Walhasil, dari penjelasan diatas dapat disimpulkan bahwa uraian tugas harus dijaga agar tetap cascade karena beberapa argumen. Pertama, memastikan setiap proses pekerjaan berkontribusi pada pelaksanaan visi organisasi; kedua, menjaga kekompakan tim kerja dengan pola nyata distribusi tugas dan wewenang, bukan hanya sekedar jargon dan anjuran; 

Ketiga, memacu setiap pejabat untuk menguasai kompetensi yang dibutuhkan jabatan karena uraian tugas yang jelas batasannya; dan keempat, membangun rasa saling menghargai tugas jabatan sehingga semua jabatan memfokuskan diri pada tugasnya tanpa perlu ditambahi dengan mengomentari pekerjaan yang lain.

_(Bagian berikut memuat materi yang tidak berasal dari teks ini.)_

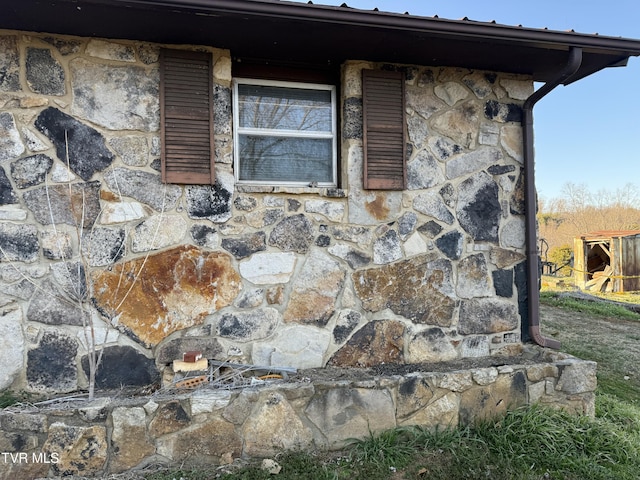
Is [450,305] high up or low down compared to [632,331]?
up

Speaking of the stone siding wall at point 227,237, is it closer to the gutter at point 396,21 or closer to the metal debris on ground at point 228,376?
the metal debris on ground at point 228,376

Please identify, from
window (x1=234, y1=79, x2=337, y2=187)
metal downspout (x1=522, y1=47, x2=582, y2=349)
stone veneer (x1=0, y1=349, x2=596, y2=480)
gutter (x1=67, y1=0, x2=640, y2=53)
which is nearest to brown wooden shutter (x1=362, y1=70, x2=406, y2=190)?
window (x1=234, y1=79, x2=337, y2=187)

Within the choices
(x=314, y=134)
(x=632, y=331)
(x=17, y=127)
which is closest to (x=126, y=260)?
(x=17, y=127)

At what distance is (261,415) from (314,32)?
2.60m

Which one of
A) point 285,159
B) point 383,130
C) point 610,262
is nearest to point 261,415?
point 285,159

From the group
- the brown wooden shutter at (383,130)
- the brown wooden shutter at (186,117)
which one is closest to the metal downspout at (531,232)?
the brown wooden shutter at (383,130)

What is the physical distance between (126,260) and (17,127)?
1.13 metres

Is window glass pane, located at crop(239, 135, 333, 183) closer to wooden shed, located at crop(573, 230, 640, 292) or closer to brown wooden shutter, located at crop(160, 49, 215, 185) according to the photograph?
brown wooden shutter, located at crop(160, 49, 215, 185)

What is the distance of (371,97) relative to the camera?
11.0 ft

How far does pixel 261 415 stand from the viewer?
2648mm

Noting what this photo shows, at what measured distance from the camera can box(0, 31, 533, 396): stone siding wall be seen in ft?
9.23

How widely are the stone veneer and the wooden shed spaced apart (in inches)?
496

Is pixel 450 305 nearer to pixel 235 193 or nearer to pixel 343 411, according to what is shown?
pixel 343 411

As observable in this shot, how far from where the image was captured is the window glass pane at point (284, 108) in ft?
10.9
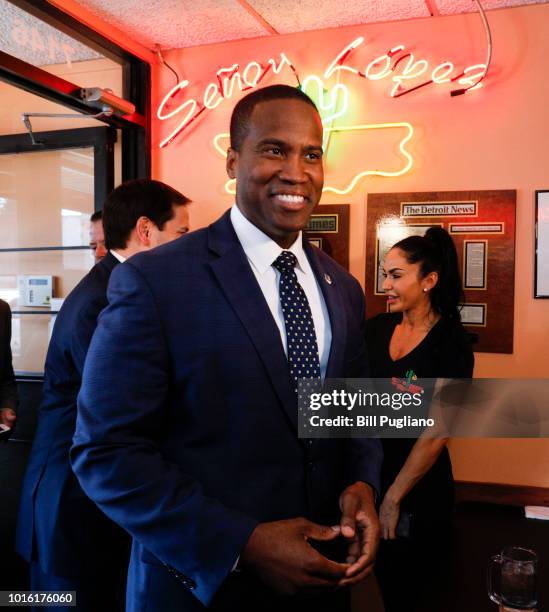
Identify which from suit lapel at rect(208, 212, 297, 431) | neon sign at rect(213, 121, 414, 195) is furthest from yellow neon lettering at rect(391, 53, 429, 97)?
suit lapel at rect(208, 212, 297, 431)

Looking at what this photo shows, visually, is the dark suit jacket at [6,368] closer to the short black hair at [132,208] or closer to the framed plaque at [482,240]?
the short black hair at [132,208]

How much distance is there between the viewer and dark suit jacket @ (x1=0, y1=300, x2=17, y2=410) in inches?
103

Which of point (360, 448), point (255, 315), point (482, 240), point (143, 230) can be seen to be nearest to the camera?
point (255, 315)

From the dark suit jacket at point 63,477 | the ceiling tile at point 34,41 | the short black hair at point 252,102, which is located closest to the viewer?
the short black hair at point 252,102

Demikian mengapa uraian tugas harus cascade karena masa depan organisasi berada pada cascading uraian tugas setiap jabatan bukan hanya karena segelintir pejabat yang menguasai keseluruhan pekerjaan.

Tabik, WHS

2 komentar:

andri mengatakan...

Pak Wildan...
masalah uraian tugas harus cascade seringkali membuat bingung jabatan fungsional
di sisi lain Jabatan Fungsional mempunyai kewenangn di tugas/kegiatan itu, disisi lain masih ada pejabat eselon yang merasa dia melaksankan tugas/kegiatan itu berdasarkan tusi.

contohnya mengambil irisan kewenangan JF madya dan pejabat Admnitrator yang ada di suatu Dinas seringkali mengkerdilkan kewenangan JF

menurut Pak Wildan Solusinya bagimana, apakah struktur organisasinya yang salah atau ada tulisan lainnya yang akan membahas tentang penyetaraan Jabatan nantinya pak..

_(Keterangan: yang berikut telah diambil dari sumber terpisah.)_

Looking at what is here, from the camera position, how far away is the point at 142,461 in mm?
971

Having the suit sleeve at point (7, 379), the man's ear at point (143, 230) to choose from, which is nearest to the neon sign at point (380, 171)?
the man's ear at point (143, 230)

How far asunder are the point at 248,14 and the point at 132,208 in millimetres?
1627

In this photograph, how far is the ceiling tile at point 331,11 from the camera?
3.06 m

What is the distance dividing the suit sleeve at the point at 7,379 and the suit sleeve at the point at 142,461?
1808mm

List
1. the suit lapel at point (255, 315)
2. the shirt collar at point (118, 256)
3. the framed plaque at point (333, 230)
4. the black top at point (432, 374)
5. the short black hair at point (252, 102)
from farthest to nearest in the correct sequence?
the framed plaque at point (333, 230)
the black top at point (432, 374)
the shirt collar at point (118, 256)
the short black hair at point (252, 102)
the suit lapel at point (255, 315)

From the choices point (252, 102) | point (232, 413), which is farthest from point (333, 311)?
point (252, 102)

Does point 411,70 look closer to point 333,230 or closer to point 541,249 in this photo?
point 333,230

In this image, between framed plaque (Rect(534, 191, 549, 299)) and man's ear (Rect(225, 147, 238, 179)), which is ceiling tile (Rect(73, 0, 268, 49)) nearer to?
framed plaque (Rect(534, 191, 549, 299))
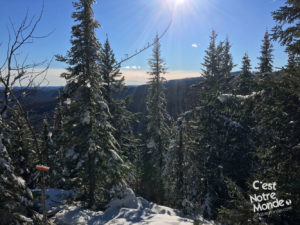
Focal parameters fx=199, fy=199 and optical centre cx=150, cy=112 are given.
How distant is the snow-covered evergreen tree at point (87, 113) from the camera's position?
11.7 meters

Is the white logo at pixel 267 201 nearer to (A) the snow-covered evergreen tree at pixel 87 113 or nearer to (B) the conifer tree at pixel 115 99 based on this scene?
(A) the snow-covered evergreen tree at pixel 87 113

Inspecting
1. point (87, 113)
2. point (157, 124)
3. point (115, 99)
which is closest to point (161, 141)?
point (157, 124)

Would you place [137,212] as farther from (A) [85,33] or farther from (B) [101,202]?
(A) [85,33]

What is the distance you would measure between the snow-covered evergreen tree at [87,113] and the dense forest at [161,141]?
2.4 inches

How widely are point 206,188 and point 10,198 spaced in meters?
13.4

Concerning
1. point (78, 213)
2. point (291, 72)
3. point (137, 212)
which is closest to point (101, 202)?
point (78, 213)

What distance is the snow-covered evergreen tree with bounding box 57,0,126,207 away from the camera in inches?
461

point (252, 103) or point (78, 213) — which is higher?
point (252, 103)

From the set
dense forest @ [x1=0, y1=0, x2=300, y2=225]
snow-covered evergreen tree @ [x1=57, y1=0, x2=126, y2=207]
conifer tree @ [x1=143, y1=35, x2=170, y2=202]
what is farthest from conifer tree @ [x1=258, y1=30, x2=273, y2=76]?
snow-covered evergreen tree @ [x1=57, y1=0, x2=126, y2=207]

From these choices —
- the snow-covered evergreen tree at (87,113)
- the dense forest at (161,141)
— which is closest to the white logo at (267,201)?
the dense forest at (161,141)

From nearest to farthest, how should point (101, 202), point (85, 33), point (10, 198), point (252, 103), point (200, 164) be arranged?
point (10, 198)
point (252, 103)
point (85, 33)
point (101, 202)
point (200, 164)

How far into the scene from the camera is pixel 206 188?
51.0ft

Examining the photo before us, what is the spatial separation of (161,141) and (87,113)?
12892 mm

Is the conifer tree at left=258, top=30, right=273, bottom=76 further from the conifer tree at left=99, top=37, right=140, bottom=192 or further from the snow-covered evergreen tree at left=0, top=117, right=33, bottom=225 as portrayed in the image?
the snow-covered evergreen tree at left=0, top=117, right=33, bottom=225
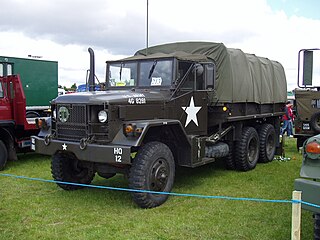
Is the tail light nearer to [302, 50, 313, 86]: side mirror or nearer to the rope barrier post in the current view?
the rope barrier post

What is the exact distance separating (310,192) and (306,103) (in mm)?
7394

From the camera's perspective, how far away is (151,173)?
18.6 ft

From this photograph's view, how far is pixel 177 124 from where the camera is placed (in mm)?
6211

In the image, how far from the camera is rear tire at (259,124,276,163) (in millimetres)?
9484

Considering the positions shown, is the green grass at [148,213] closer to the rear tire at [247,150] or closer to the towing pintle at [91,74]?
the rear tire at [247,150]

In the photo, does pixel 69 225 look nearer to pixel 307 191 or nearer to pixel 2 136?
pixel 307 191

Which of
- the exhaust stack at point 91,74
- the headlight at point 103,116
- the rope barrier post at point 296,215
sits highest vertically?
the exhaust stack at point 91,74

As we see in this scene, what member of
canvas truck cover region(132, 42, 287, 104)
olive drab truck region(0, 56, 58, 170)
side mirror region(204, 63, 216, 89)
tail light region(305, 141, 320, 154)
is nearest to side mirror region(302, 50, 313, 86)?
canvas truck cover region(132, 42, 287, 104)

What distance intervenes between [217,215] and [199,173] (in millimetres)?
2920

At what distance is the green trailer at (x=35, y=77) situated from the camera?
11.6 m

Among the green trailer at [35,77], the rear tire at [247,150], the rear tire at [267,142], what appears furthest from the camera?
the green trailer at [35,77]

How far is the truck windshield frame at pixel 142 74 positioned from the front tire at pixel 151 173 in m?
1.29

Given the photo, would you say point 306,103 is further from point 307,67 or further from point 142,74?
point 142,74

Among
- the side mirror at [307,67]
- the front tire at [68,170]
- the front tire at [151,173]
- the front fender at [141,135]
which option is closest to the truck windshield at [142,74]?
the front fender at [141,135]
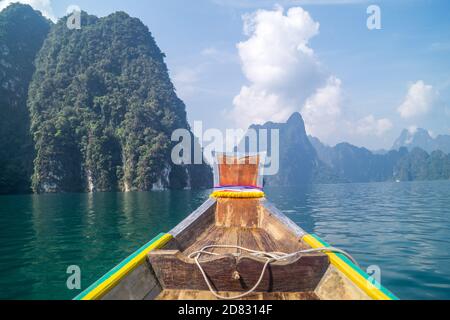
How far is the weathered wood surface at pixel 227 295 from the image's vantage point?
2.55 m

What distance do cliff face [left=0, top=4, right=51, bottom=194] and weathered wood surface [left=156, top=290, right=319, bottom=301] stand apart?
71.1m

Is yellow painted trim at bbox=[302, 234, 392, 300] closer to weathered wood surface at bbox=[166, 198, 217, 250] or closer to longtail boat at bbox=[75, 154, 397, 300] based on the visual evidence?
longtail boat at bbox=[75, 154, 397, 300]

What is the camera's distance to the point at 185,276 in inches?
104

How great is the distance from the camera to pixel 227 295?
8.47 feet

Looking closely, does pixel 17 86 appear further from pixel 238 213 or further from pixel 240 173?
pixel 238 213

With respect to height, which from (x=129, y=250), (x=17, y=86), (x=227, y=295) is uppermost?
(x=17, y=86)

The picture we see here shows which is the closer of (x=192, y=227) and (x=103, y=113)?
(x=192, y=227)

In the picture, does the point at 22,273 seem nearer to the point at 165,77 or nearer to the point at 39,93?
the point at 39,93

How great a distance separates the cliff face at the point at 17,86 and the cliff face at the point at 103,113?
3.57 metres

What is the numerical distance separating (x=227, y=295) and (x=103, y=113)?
84562mm

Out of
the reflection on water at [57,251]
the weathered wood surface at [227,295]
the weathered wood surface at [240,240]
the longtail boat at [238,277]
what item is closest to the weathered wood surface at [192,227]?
the weathered wood surface at [240,240]

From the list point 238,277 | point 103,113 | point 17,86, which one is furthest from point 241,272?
point 17,86

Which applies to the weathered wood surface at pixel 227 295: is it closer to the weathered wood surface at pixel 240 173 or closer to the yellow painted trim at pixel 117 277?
the yellow painted trim at pixel 117 277
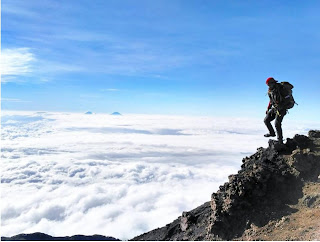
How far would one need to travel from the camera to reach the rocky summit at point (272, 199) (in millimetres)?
15070

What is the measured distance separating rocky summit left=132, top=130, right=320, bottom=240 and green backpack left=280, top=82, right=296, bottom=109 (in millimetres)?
3359

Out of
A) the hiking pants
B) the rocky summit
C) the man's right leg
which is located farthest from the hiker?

saya tunggu tulisan-tulisan inspiratif dari bapak.

terima kasih telah berbagi ilmu lewat tulisan bapak

Kang WHS mengatakan...

Terimakasih diskusinya Mas Andri,
Ada bbrp dasar konsep yg hrs terpahami baik terlebih dahulu.
1. Area kerja bagi JF dibatasi oleh butir kegiatan JF yg diatur oleh masing2 instansi pembinanya. Sedangkan area kerja JA dinormakan oleh regulasi organisasi dan tata kerja tiap instansi. Namun karena dalam regulasi ortaker belum jelas, maka disusun informasi jabatan melalui proses analisis jabatan (permenpanrb 1/2020).
2. Pengerdilan JF adl akibat dr cara pandang kita pd jabatan yg msh belum tepat. Wajar, krn terlalu lama memandang jabatan itu sebatas kewenangan (khas JA), bukan keahlian atau kompetensi (khas JF).
SOLUSI:
a. Tata ulang seluruh TUSI JA melalui proses anjab dan pastikan tidak ada butir kegiatan JF menyusup di uraian tugas JA
b. Hitung ulang ABK seluruh JA, jgn sampai dibentuk JA yg mendompleng kerjaan JF.
c. Susun ulang seluruh peta proses bisnis dan SOP serta pastikan dalam dua dokumen tersebut terpilah jelas dmn area JA dan JF.
d. Bangun sistem aplikasi utk menjaga anjab, abk, peta proses bisnis, dan SOP agar "terpaksa" dipatuhi oleh seluruh crew tanpa negosiasi.
Sementara demikian, CMIIW
Wassalam
WHS

Gaya Melampaui Fakta

Perlu dinyatakan terlebih dahulu bahwa catatan ini bukan tentang dogma agama tentang takdir yang sepenuhnya hak Tuhan Yang Maha Kuasa. Ini a...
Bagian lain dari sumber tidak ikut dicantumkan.